Teks Bacaan ▸
-------------------------

Ia juga mengapresiasi inisiatif Dr. Suwendi yang merayakan Hari Santri tidak hanya dengan upacara, tetapi dengan karya intelektual berupa bedah buku.

Bedah Buku dan Gagasan Penulis
Fokus acara kemudian beralih pada bedah buku karya Dr. Suwendi, M.Ag., yang juga merupakan Ketua Program Studi S1 Pendidikan Agama Islam (PAI) FITK. Dalam pemaparannya, Dr. Suwendi mengungkapkan latar belakang penulisan bukunya yang terinspirasi dari perjalanan panjangnya di Kementerian Agama dan kecintaannya pada dunia pesantren.
Ia menjelaskan bahwa buku ini adalah bentuk upaya “counter-narative” atau perlawanan terhadap narasi media yang seringkali membingkai pesantren secara tidak objektif.
“Media massa memiliki kapabilitas untuk mendesain citra pesantren. Narasi yang dibentuk bukanlah hal yang sangat objektif, melainkan hasil proses sosial yang sarat kepentingan dan ideologi. Buku ini lahir untuk memastikan bahwa santri adalah subjek sejarah yang memiliki peran strategis dalam membangun bangsa,” papar Suwendi dengan penuh semangat.
Secara touching, ia juga berbagi kisah pribadi dimana tiga buku pertamanya dijadikan sebagai mahar dalam pernikahannya, menunjukkan betapa komitmennya pada dunia literasi telah mendarah daging.
Catatan Kritis dari Para Pakar
Tiga narasumber utama kemudian memberikan catatan kritis dan mendalam terhadap buku tersebut, masing-masing dari sudut pandang keahlian mereka.

-------------------------

Latihan Tertulis 1 ▸
Jawablah pertanyaan tentang teks bacaan berikut ini.
(a) Apa jabatan Dr. Suwendi di FITK?
(b) Tiga buku pertama Dr. Suwendi dijadikan apa dalam pernikahannya?
(c) Berapa narasumber utama yang memberikan catatan kritis terhadap buku tersebut?
Latihan Tertulis 2 ▸
Tuliskan kembali tanpa perubahan bagian teks bacaan mulai dari "Ia juga mengapresiasi" sampai dengan "secara tidak objektif.".
Latihan Tertulis 3 ▸
Terjemahkan kalimat dari teks bacaan ini ke dalam bahasa Inggris: "Tiga narasumber utama kemudian memberikan catatan kritis dan mendalam terhadap buku tersebut, masing-masing dari sudut pandang keahlian mereka."
Daftar di bawah ini tidak ada hubungannya dengan teks bacaan.

-------------------------

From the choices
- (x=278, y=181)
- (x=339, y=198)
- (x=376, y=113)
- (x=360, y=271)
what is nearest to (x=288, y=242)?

-------------------------

Hasil Latihan 1 ▸
(a) Ketua Program Studi S1 Pendidikan Agama Islam (PAI) FITK.
(b) Mahar.
(c) Tiga.

Hasil Latihan 2 ▸
Ia juga mengapresiasi inisiatif Dr. Suwendi yang merayakan Hari Santri tidak hanya dengan upacara, tetapi dengan karya intelektual berupa bedah buku.

Bedah Buku dan Gagasan Penulis
Fokus acara kemudian beralih pada bedah buku karya Dr. Suwendi, M.Ag., yang juga merupakan Ketua Program Studi S1 Pendidikan Agama Islam (PAI) FITK. Dalam pemaparannya, Dr. Suwendi mengungkapkan latar belakang penulisan bukunya yang terinspirasi dari perjalanan panjangnya di Kementerian Agama dan kecintaannya pada dunia pesantren.
Ia menjelaskan bahwa buku ini adalah bentuk upaya “counter-narative” atau perlawanan terhadap narasi media yang seringkali membingkai pesantren secara tidak objektif.

Hasil Latihan 3 ▸
The three main speakers then gave critical and in-depth remarks on the book, each from the standpoint of their own expertise.